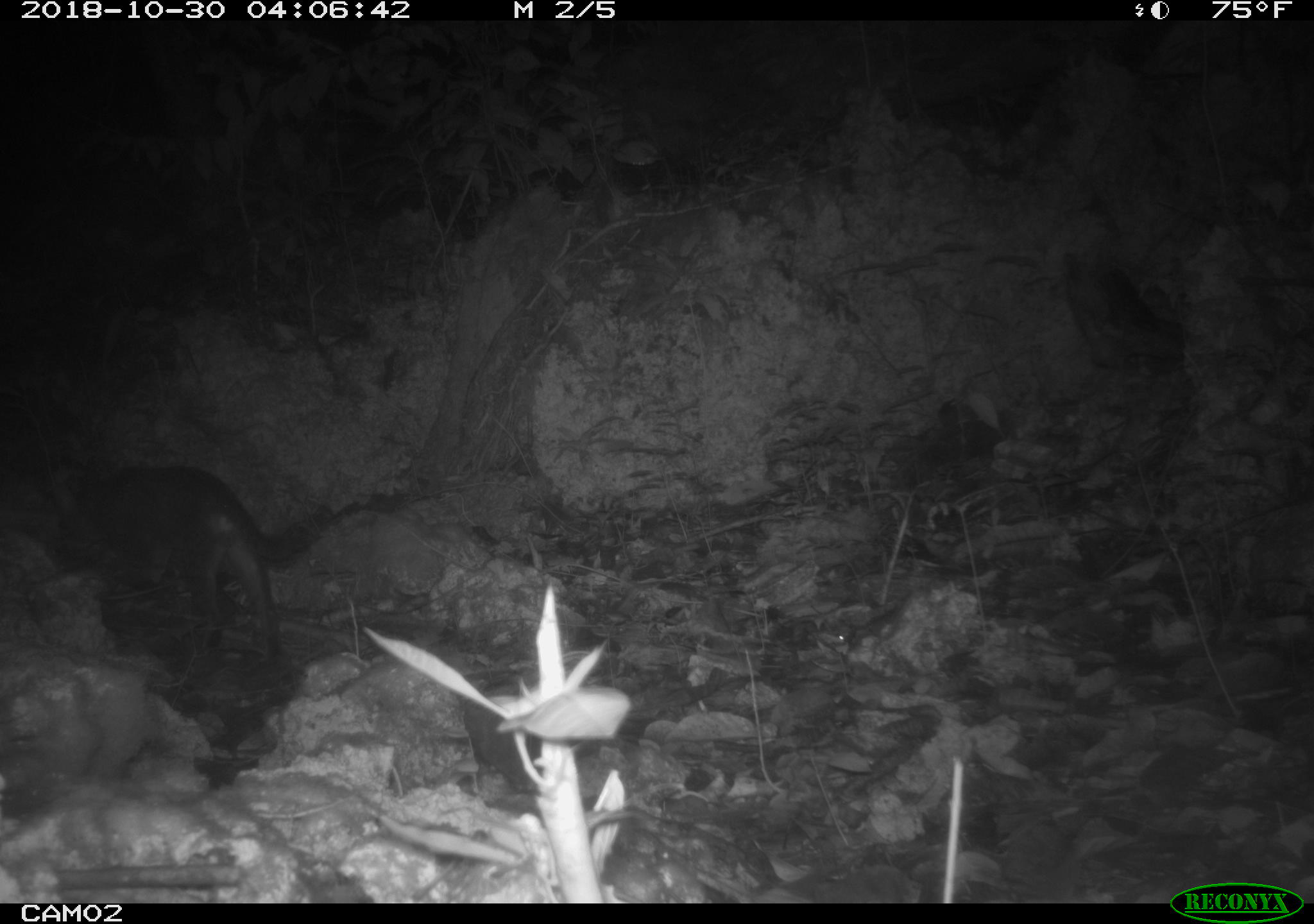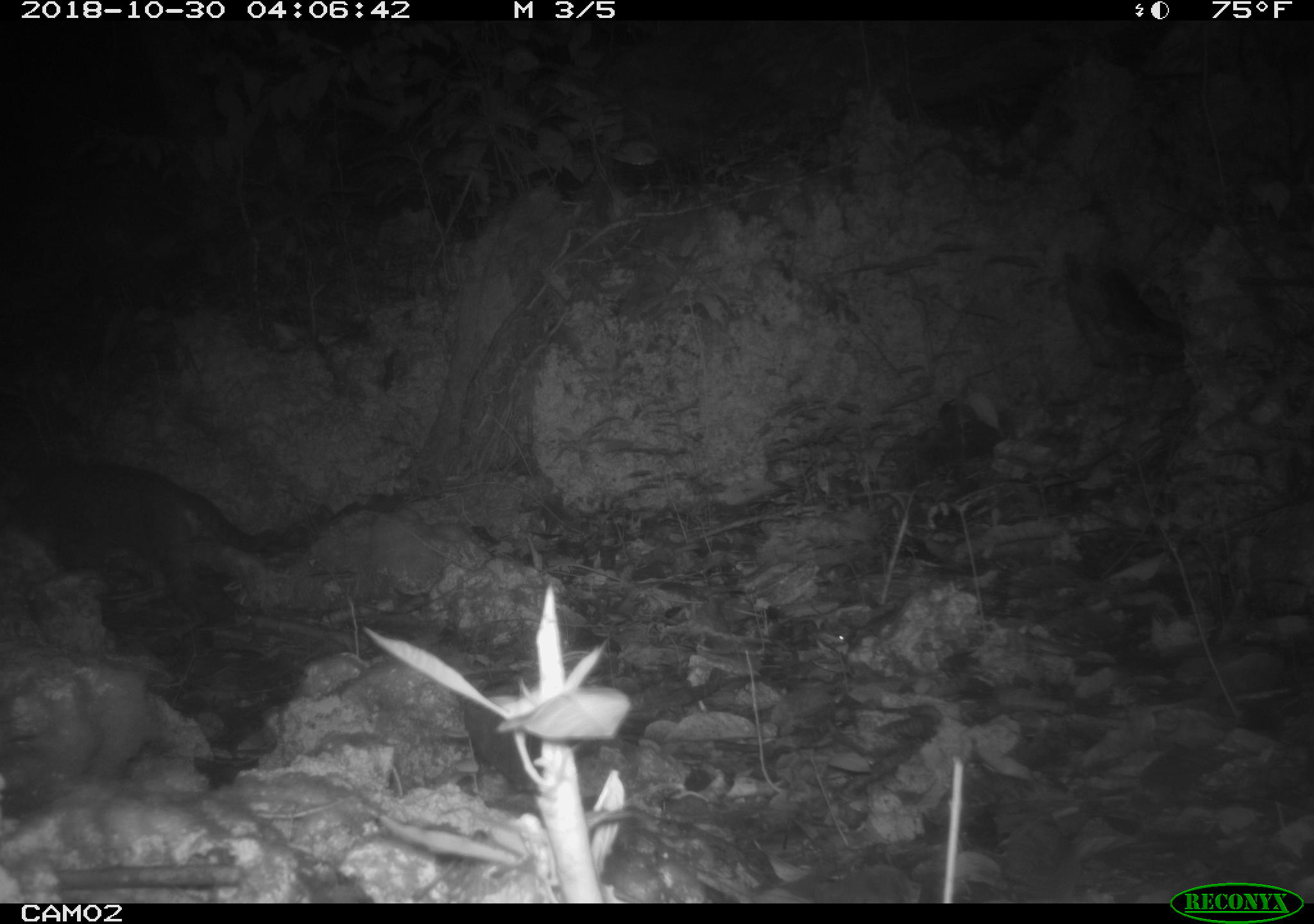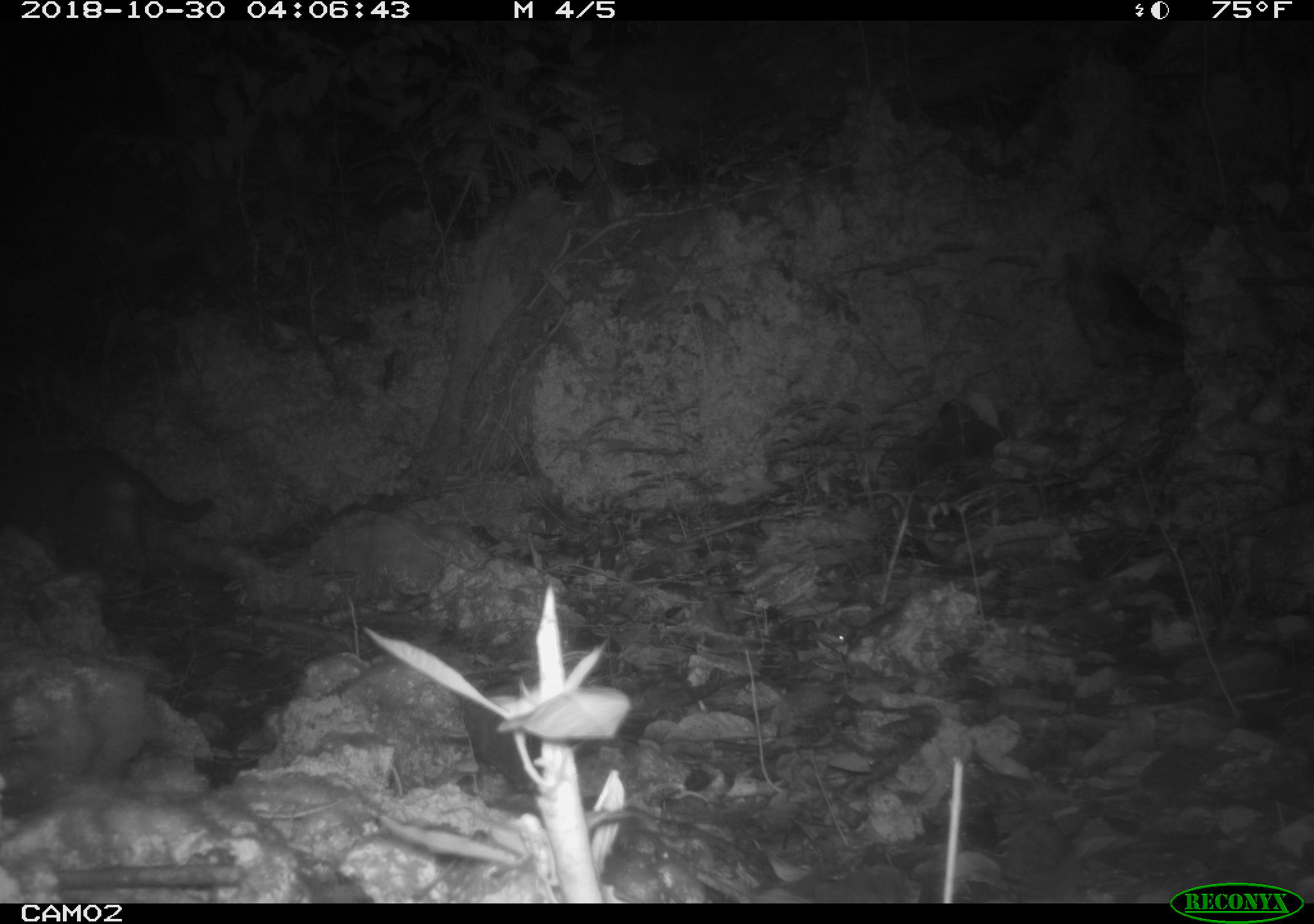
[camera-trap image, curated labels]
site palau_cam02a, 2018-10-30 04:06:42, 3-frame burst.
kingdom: Animalia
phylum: Chordata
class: Mammalia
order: Carnivora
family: Felidae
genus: Felis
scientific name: Felis catus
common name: cat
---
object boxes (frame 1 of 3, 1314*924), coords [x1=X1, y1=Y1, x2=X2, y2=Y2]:
cat: [x1=40, y1=450, x2=293, y2=681]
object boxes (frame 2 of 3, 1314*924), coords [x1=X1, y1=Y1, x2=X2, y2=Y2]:
cat: [x1=7, y1=459, x2=322, y2=619]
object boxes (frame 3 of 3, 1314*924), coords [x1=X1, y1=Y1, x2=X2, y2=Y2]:
cat: [x1=2, y1=445, x2=223, y2=595]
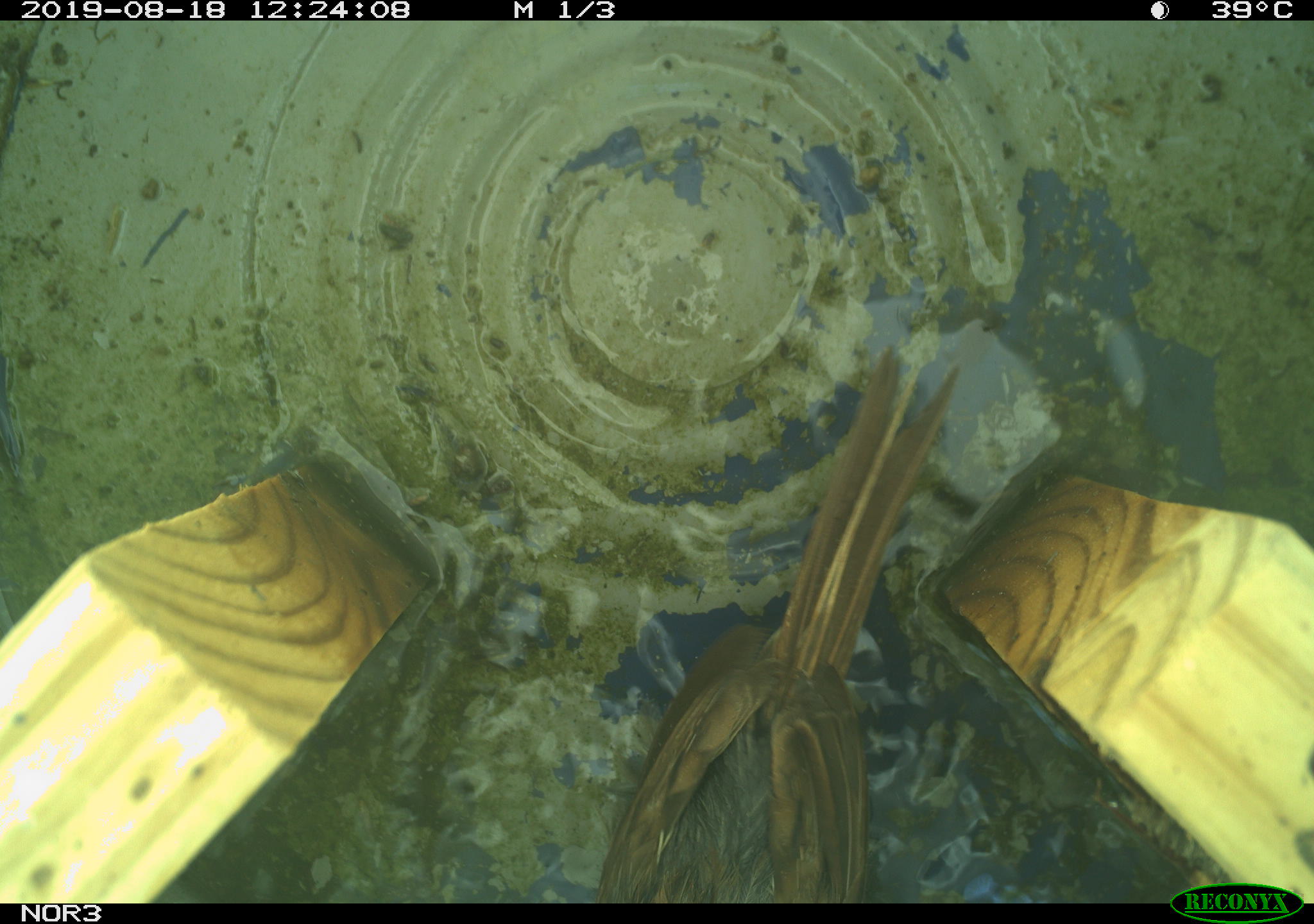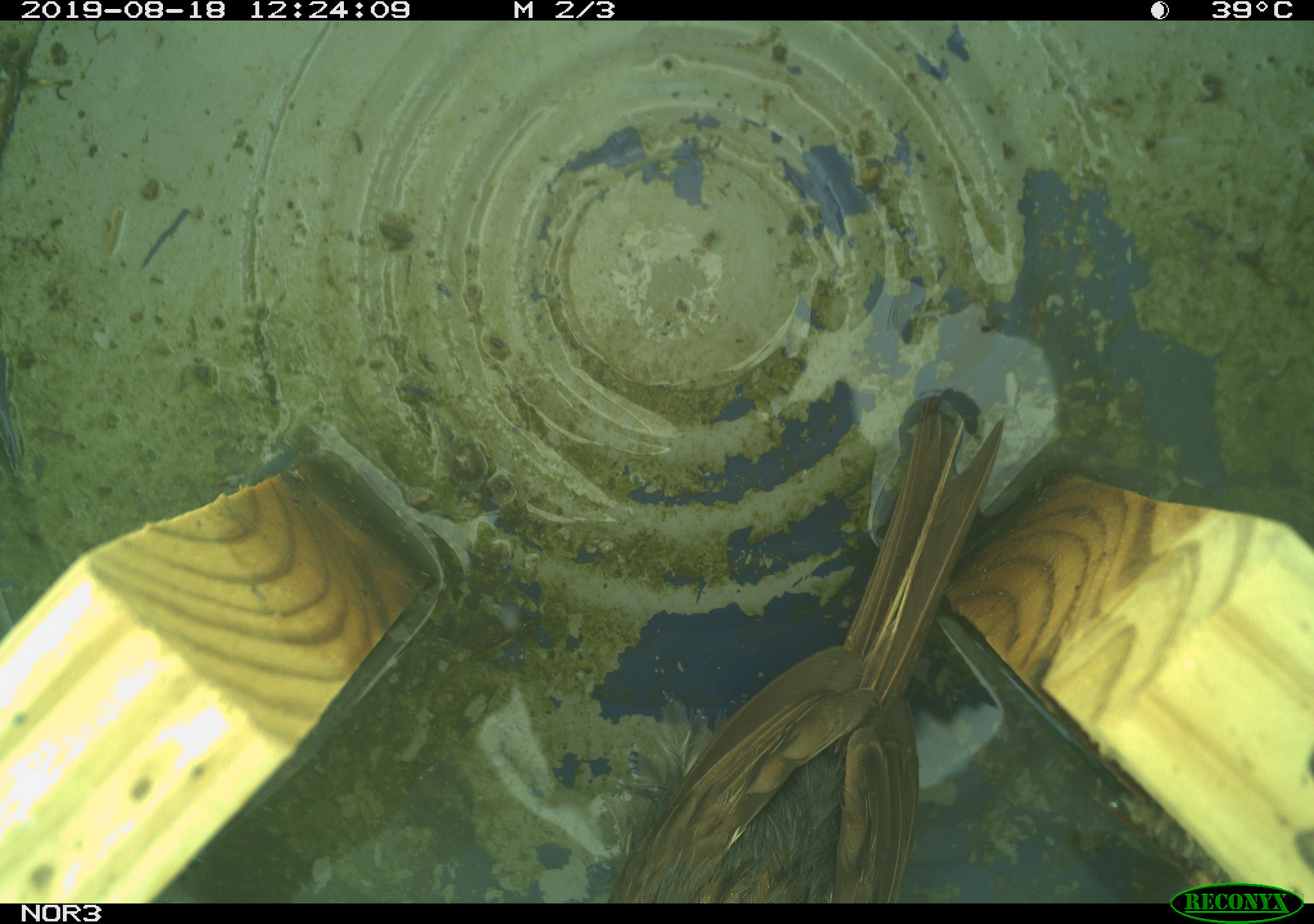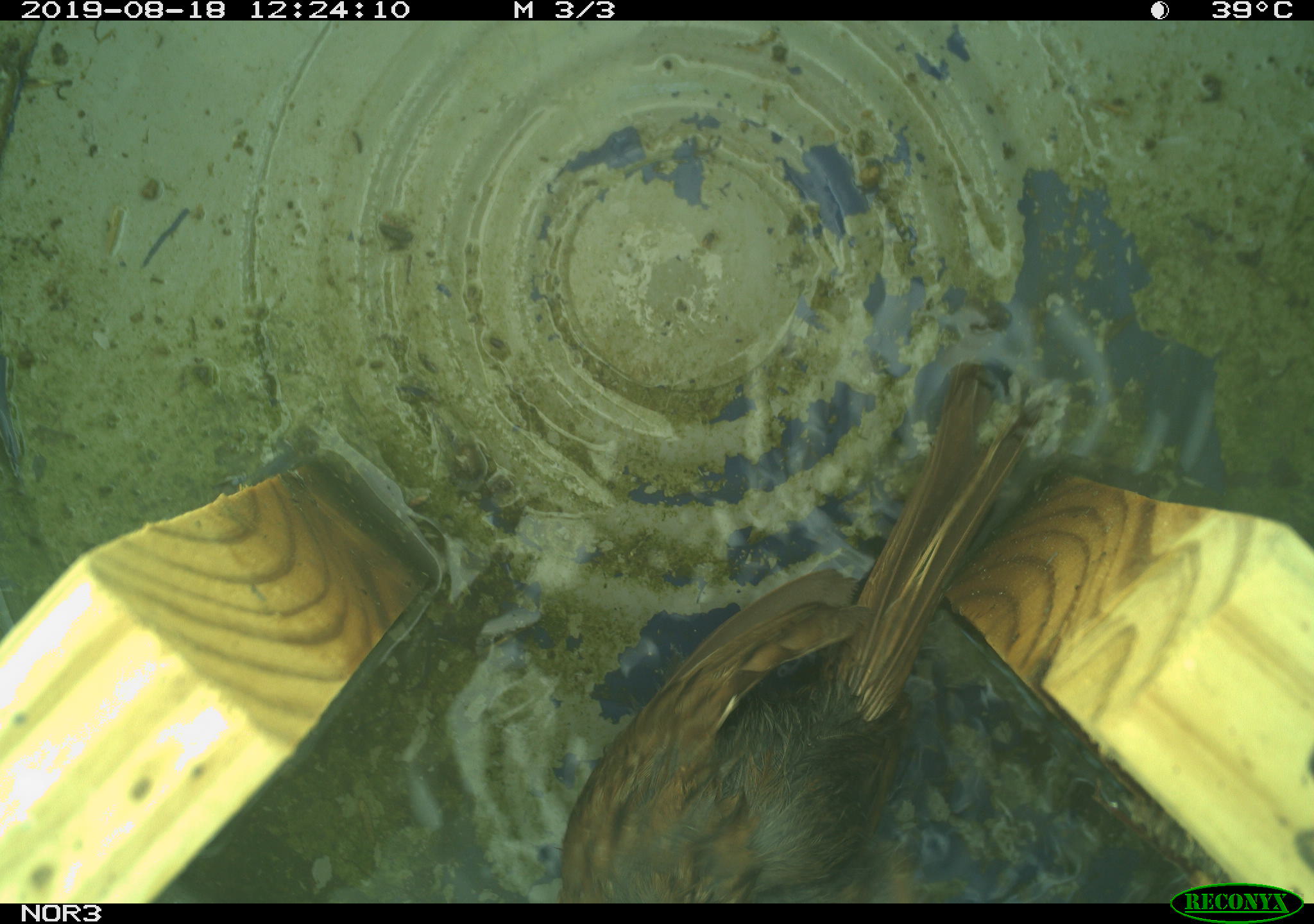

+--

WHAT THIS TASK INVOLVES: Give the entries again without a single change, but with no pictures.

PROBLEM SOLUTION:
[camera-trap image, curated labels]
site palau_cam02a, 2018-10-30 04:06:42, 3-frame burst.
kingdom: Animalia
phylum: Chordata
class: Mammalia
order: Carnivora
family: Felidae
genus: Felis
scientific name: Felis catus
common name: cat
---
object boxes (frame 1 of 3, 1314*924), coords [x1=X1, y1=Y1, x2=X2, y2=Y2]:
cat: [x1=40, y1=450, x2=293, y2=681]
object boxes (frame 2 of 3, 1314*924), coords [x1=X1, y1=Y1, x2=X2, y2=Y2]:
cat: [x1=7, y1=459, x2=322, y2=619]
object boxes (frame 3 of 3, 1314*924), coords [x1=X1, y1=Y1, x2=X2, y2=Y2]:
cat: [x1=2, y1=445, x2=223, y2=595]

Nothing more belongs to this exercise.